### TEXT PROVIDED
┌──

On a recent Friday afternoon, under the watchful gaze of local food bank staff, 68-year-old John Samuel pawed through a box of government-sourced canned goods and found little inside that he wanted.

Canned carrots? “I wish we had peas,” he said.

Grape juice? “Well — it’s okay.”

Powdered milk? “Horrible.” He tossed the bag on a growing pile of identical bags, each abandoned by a food-box recipient earlier that day.

Such are the trade-offs of the Commodity Supplemental Food Program, a limited federal initiative for low-income seniors — and the model for the Trump administration's controversial pitch to radically transform the food stamp program.

The administration last week proposed halving the monthly benefit of most participants in the Supplemental Nutrition Assistance Program, or food stamps, and replacing it with a “Harvest Box” of shelf-stable government-sourced foods, a system that White House budget director Mick Mulvaney compared to Blue Apron.

The proposal was directly modeled after the existing senior food-box program, a U.S. Department of Agriculture spokesman said, and will include similar features. States will order boxed foods from a preset list and develop their own delivery and distribution networks, including through partnerships with nonprofit groups.

The administration argues its plan would cut costs while improving the diets of the estimated 43.6 million low-income Americans who use SNAP.

“USDA America’s Harvest Box is a bold, innovative approach to providing nutritious food to people who need assistance feeding themselves and their families — and all of it is home grown by American farmers and producers,” Agriculture Secretary Sonny Perdue said in a statement. “It maintains the same level of food value as SNAP participants currently receive, provides states flexibility in administering the program, and is responsible to the taxpayers.”

But the senior food-box program also has significant flaws, from the foods it supplies to the infrastructure it’s built to deliver them. In CSFP, seniors have minimal or no choice in the foods they receive, which are intended as a supplement to their normal diets. There are minimal protections for people who cannot pick up their boxes. And the program is almost entirely reliant on volunteers, recruited by local nonprofit groups.

Scaling up the senior food-box program to serve tens of millions of people from the current 630,000 would prove both costly and complicated, experts said.

“[The senior food-box program] is an important program but serves far fewer people than SNAP,” said Elizabeth Wolkomir, a senior policy analyst at the Center on Budget and Policy Priorities. “The proposal would require operational capacity that neither USDA nor states have.”

The Trump administration’s 2018 budget proposal blindsided the food industry and anti-hunger advocates. Many said they had never even heard the idea discussed before — not even during more than a dozen congressional hearings on the future of SNAP.

└──

### EXCERPTED RECORDS
┌──

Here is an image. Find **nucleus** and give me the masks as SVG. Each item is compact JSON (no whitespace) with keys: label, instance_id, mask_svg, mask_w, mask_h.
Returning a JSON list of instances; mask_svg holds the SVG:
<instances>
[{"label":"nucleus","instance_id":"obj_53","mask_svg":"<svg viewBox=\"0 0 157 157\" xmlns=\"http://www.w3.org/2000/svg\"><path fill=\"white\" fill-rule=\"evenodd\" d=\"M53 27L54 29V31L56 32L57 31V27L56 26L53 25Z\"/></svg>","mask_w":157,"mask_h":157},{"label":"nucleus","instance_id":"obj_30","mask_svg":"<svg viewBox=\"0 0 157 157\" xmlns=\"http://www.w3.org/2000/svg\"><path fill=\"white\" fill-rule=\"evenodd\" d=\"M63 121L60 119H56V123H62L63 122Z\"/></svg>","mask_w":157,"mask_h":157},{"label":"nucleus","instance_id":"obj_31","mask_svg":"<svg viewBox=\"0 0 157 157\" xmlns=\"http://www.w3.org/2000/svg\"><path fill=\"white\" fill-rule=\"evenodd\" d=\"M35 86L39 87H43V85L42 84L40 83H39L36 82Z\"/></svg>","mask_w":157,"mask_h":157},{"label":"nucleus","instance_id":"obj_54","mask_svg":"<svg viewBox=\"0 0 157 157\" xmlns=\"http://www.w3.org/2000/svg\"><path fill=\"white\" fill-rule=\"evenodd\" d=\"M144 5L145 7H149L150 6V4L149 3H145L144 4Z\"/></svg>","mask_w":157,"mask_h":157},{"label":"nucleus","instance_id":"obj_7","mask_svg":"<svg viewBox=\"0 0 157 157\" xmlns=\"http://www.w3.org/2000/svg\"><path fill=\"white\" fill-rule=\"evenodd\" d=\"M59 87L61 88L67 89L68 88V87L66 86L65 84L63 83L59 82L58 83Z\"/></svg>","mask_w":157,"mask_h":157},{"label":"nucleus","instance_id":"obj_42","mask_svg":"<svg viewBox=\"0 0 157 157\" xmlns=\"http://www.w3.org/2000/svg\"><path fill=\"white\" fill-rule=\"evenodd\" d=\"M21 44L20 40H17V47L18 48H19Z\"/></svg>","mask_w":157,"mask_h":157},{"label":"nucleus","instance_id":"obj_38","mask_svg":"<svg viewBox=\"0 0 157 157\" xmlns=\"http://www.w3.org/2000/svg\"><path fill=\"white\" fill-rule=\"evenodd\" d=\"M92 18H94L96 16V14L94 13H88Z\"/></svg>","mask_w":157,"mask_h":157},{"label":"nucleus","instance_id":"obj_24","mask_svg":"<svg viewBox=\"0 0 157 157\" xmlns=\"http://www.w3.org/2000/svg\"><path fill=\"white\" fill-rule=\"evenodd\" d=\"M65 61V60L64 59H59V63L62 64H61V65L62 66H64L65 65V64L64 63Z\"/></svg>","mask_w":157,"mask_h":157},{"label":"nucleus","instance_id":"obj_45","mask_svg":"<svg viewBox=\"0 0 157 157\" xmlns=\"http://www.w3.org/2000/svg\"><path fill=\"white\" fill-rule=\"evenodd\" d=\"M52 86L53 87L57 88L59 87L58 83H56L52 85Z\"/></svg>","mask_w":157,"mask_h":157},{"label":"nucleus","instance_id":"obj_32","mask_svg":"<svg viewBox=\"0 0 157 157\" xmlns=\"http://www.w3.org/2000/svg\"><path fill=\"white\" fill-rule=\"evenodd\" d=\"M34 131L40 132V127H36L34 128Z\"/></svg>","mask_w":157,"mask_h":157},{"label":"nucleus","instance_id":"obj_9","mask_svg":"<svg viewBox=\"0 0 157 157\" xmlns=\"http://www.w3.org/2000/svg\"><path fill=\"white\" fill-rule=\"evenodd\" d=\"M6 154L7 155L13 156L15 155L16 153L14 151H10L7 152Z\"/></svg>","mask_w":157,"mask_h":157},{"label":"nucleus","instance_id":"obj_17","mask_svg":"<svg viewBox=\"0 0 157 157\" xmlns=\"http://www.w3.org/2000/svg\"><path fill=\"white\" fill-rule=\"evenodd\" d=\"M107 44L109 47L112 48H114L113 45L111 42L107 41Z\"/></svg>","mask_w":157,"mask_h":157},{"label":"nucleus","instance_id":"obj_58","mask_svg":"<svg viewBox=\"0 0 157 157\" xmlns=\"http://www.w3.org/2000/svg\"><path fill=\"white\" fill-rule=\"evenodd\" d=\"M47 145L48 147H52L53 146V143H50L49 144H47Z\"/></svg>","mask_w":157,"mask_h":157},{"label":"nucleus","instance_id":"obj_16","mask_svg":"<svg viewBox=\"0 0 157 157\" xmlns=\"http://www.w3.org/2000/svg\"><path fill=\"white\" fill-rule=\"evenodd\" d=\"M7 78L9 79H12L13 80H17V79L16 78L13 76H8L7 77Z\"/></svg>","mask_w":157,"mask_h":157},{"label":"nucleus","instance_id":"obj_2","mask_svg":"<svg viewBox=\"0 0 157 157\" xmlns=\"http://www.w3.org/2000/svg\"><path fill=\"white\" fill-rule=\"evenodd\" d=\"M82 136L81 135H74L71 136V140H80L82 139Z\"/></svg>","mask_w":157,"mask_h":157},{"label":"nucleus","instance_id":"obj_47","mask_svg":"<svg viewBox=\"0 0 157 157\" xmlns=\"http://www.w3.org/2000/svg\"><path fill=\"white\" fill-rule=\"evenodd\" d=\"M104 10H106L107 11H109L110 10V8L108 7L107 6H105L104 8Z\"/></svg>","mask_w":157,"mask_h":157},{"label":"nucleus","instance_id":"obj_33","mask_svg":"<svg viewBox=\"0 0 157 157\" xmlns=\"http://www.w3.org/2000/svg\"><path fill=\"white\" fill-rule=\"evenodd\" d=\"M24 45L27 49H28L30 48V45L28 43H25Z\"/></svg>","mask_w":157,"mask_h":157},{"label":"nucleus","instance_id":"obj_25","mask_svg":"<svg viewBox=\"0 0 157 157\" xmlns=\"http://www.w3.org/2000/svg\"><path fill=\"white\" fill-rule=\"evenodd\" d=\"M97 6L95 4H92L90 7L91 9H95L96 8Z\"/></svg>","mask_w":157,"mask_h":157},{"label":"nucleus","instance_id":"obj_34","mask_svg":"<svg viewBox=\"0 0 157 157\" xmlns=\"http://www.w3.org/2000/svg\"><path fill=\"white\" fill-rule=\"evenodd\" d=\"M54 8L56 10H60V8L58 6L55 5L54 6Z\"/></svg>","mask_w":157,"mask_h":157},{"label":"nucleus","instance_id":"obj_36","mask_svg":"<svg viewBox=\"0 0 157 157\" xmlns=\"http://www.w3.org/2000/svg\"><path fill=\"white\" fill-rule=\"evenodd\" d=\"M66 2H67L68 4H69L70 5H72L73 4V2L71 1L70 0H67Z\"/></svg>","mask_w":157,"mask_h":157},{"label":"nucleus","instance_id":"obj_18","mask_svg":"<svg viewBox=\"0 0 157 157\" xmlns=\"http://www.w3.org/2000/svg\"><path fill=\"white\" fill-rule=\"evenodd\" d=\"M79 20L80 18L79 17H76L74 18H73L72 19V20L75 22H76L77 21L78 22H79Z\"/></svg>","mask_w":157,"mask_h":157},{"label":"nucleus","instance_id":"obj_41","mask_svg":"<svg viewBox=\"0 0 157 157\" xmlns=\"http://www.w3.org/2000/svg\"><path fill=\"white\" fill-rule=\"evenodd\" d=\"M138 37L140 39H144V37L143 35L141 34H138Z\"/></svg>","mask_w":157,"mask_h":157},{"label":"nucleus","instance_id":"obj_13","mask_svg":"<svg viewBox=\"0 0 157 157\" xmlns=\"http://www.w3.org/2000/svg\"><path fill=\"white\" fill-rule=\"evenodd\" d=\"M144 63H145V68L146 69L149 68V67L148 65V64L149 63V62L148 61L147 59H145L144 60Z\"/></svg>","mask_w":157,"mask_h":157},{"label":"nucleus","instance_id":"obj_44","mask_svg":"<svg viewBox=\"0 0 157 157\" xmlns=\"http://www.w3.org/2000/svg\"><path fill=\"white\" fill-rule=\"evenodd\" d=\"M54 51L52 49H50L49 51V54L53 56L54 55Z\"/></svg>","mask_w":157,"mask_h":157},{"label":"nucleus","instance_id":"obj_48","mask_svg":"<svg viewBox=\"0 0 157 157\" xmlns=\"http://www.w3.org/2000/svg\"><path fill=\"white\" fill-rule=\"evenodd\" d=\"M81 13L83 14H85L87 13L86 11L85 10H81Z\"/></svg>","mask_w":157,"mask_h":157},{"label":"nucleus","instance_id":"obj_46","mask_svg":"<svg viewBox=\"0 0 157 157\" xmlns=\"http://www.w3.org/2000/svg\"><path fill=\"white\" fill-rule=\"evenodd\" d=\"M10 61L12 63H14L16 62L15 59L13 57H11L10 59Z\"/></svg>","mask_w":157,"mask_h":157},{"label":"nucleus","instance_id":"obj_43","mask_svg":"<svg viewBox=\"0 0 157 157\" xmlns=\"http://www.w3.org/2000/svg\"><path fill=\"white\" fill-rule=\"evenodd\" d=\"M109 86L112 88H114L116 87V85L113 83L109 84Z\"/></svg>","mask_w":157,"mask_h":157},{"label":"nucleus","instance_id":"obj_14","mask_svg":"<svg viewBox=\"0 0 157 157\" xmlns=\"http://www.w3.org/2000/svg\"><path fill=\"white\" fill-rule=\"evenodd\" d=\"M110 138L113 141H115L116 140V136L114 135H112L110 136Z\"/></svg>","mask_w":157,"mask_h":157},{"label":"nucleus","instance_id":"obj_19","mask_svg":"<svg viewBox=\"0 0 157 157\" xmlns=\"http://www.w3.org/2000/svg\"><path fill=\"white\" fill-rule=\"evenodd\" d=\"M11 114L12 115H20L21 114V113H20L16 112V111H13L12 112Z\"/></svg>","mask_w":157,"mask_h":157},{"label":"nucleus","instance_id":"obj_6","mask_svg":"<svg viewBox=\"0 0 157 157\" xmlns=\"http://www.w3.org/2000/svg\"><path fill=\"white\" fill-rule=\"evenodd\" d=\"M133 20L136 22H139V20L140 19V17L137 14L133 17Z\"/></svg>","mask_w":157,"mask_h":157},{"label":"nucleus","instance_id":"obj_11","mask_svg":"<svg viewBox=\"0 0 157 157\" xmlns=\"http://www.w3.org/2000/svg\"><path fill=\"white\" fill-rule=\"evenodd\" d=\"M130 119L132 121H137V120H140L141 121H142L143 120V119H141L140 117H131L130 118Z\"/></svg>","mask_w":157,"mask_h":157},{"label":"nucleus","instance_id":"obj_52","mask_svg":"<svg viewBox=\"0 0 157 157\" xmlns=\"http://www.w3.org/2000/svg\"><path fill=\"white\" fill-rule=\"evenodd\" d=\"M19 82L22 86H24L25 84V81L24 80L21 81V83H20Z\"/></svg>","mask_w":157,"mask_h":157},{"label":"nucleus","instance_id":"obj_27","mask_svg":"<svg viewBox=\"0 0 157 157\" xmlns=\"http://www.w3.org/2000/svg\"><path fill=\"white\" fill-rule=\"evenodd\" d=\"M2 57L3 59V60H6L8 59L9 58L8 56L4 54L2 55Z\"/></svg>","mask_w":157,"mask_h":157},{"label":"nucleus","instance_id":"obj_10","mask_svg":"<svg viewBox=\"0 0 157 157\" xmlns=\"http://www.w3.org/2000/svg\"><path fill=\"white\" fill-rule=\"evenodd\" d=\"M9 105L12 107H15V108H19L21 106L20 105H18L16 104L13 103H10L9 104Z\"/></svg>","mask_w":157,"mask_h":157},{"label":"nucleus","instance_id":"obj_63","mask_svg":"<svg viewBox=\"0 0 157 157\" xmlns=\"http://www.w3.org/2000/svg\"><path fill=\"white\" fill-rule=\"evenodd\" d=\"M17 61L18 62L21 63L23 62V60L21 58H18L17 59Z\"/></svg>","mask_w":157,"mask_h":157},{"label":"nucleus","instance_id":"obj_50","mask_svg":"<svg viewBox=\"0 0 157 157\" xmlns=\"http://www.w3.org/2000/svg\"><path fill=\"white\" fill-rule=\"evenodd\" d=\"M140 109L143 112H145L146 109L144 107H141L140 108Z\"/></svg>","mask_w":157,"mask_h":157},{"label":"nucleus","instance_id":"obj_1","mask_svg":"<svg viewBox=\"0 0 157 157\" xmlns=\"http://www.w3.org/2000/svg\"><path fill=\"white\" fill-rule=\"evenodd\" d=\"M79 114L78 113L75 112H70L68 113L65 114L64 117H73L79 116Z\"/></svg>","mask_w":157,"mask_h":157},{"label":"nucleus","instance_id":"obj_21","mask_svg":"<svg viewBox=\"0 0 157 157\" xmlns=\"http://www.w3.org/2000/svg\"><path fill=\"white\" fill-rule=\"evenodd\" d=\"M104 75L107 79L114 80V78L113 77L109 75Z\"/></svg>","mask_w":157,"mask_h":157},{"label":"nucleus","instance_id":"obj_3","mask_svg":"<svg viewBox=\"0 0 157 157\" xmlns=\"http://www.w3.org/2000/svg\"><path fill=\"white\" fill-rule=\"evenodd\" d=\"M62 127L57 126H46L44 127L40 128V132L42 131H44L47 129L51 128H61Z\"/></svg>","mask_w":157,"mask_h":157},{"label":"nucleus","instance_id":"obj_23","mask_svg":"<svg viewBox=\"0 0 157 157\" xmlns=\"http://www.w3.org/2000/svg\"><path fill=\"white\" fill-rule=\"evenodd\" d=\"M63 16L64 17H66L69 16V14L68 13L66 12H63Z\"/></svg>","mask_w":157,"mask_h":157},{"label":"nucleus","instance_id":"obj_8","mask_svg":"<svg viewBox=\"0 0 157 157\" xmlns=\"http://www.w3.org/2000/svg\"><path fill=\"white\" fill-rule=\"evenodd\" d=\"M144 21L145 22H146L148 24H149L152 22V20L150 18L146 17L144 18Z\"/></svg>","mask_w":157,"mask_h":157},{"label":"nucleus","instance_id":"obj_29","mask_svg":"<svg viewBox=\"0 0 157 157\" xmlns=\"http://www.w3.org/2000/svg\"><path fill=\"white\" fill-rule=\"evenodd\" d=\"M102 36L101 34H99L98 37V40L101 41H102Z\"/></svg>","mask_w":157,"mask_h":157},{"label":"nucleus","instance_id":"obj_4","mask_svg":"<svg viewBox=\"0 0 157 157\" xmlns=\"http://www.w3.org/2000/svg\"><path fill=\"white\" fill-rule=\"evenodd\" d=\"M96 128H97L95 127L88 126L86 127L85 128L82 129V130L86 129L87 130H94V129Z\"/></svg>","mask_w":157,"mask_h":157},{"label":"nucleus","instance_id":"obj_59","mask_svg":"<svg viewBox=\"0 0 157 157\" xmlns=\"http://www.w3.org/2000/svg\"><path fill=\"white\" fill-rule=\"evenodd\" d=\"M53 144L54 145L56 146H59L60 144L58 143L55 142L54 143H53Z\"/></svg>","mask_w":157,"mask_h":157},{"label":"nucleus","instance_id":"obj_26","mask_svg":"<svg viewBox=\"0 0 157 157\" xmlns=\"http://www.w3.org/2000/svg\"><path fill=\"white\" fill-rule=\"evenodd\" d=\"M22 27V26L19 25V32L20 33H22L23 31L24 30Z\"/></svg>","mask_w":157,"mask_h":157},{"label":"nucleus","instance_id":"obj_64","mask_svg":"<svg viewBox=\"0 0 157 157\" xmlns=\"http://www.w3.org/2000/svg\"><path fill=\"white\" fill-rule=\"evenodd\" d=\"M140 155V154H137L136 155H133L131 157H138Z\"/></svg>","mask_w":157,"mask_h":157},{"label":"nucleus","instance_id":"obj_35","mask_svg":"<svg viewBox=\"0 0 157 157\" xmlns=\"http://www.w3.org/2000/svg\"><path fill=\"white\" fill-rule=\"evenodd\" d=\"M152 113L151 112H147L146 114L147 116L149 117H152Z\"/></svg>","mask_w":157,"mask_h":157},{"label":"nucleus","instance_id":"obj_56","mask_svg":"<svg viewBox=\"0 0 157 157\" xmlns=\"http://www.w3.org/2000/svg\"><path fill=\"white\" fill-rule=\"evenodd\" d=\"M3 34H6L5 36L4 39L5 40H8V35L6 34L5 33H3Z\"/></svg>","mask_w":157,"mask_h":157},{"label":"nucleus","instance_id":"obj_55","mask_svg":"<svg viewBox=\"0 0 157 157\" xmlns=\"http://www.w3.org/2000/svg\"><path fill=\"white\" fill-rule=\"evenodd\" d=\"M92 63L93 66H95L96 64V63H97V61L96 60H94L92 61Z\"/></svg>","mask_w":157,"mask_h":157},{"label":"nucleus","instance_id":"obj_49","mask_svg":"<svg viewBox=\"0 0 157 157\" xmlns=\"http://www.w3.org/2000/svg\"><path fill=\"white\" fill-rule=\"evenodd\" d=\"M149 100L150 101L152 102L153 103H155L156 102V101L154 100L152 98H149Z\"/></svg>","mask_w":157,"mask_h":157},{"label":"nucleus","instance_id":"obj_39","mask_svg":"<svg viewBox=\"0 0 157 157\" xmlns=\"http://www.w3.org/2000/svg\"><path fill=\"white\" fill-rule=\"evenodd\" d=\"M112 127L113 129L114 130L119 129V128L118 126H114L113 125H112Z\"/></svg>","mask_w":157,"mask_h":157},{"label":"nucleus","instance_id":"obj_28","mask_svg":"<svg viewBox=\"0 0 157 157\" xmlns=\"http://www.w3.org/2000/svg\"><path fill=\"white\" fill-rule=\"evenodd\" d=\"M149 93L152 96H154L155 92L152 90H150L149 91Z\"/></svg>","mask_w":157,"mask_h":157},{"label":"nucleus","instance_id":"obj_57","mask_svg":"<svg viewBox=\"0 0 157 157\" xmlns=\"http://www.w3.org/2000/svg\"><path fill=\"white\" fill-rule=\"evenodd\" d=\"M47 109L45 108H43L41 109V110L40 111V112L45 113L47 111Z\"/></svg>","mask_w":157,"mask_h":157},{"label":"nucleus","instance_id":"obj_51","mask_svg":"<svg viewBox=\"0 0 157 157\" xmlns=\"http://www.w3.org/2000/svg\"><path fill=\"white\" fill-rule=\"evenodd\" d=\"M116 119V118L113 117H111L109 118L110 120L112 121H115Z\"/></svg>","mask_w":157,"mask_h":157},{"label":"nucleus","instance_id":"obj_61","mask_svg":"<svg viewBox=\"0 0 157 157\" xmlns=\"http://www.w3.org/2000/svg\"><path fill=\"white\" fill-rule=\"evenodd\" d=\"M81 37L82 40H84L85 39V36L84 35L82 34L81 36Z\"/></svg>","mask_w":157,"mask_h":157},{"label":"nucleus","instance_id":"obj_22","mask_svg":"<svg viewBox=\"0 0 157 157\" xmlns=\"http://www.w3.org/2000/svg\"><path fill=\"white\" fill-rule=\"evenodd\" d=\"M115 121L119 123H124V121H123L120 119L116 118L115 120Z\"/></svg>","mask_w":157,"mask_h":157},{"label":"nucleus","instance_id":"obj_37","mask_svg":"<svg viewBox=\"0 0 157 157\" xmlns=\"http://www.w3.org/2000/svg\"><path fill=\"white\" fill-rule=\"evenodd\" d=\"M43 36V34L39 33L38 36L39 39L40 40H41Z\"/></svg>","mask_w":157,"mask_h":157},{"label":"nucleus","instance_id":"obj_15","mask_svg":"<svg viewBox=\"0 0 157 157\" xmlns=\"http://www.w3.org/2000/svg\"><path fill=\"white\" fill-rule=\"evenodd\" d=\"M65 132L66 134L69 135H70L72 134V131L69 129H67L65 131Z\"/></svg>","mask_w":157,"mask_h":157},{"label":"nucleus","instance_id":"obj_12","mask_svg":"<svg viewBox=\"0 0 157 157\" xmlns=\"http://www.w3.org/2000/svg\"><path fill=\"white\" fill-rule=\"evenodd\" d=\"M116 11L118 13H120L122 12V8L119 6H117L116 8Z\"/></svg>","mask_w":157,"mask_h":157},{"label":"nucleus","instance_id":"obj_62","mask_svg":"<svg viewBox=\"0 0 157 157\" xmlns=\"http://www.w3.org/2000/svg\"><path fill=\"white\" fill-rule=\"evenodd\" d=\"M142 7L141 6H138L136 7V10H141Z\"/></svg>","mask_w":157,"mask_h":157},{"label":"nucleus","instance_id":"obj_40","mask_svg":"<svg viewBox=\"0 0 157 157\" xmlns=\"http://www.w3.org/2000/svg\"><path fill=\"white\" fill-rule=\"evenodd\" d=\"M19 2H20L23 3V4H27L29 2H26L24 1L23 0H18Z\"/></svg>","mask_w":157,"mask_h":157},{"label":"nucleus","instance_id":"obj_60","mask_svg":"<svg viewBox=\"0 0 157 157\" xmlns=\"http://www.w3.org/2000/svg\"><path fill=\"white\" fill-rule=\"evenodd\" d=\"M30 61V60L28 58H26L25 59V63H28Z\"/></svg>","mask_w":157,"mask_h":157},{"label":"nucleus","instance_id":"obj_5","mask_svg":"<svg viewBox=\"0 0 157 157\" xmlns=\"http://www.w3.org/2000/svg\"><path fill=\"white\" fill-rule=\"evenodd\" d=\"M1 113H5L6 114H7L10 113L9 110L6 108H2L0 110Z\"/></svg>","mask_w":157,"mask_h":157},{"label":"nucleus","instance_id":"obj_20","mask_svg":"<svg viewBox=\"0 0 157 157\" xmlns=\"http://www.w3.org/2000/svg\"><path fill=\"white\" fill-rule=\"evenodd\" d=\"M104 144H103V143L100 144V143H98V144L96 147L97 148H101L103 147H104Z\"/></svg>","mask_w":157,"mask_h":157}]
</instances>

└──

### TO-DO LIST
• a. In the food-box article, swap "Blue Apron" for "a meal-kit service" and give everything from "Such are the trade-offs" down to "with nonprofit groups." again with that change.
• b. Please answer these questions from the food-box article:
(i) How many low-income Americans are estimated to use SNAP?
(ii) How many people does the senior food-box program currently serve?
(iii) What single word did John Samuel use for the powdered milk?
• c. Extend the article on the proposed SNAP food boxes beyond its final sentence.
The records play no part in this work.

### ANSWERS PER TASK
• a.
Such are the trade-offs of the Commodity Supplemental Food Program, a limited federal initiative for low-income seniors — and the model for the Trump administration's controversial pitch to radically transform the food stamp program.

The administration last week proposed halving the monthly benefit of most participants in the Supplemental Nutrition Assistance Program, or food stamps, and replacing it with a “Harvest Box” of shelf-stable government-sourced foods, a system that White House budget director Mick Mulvaney compared to a meal-kit service.

The proposal was directly modeled after the existing senior food-box program, a U.S. Department of Agriculture spokesman said, and will include similar features. States will order boxed foods from a preset list and develop their own delivery and distribution networks, including through partnerships with nonprofit groups.

• b.
(i) An estimated 43.6 million.
(ii) 630,000.
(iii) "Horrible."

• c.
But the concept of a commodity food box isn’t entirely novel in the United States. The Agriculture Department has been in the business of buying and redistributing food since the Great Depression and has been distributing boxes to low-income pregnant women, young children and, more recently, seniors for nearly 50 years under the Commodity Surplus Food Program.

“We find that it helps a lot of seniors free up funds for other expenses, which on a fixed income is very important,” said Frank Kubik, the vice president of the National CSFP Association and the director of a senior food-box program in Detroit. “The program has historically enjoyed a lot of support.”

Experts caution that it is difficult to generalize about how CSFP works, because the program is administered largely on the local level. But the vast majority of participants receive a box of USDA commodities each month, which they or an authorized representative must pick up from a warehouse, apartment building or other centralized location.

The boxes are packed and delivered by local groups — usually nonprofits — that are subcontracted by the state. Local administrators order the foods from a predetermined USDA list, which includes a limited number of shelf-stable options from several food groups, including grains, fruits and vegetables. USDA sources these foods from domestic suppliers, including name-brand producers such as Del Monte, and sets rules for how many of each item a food-box can contain.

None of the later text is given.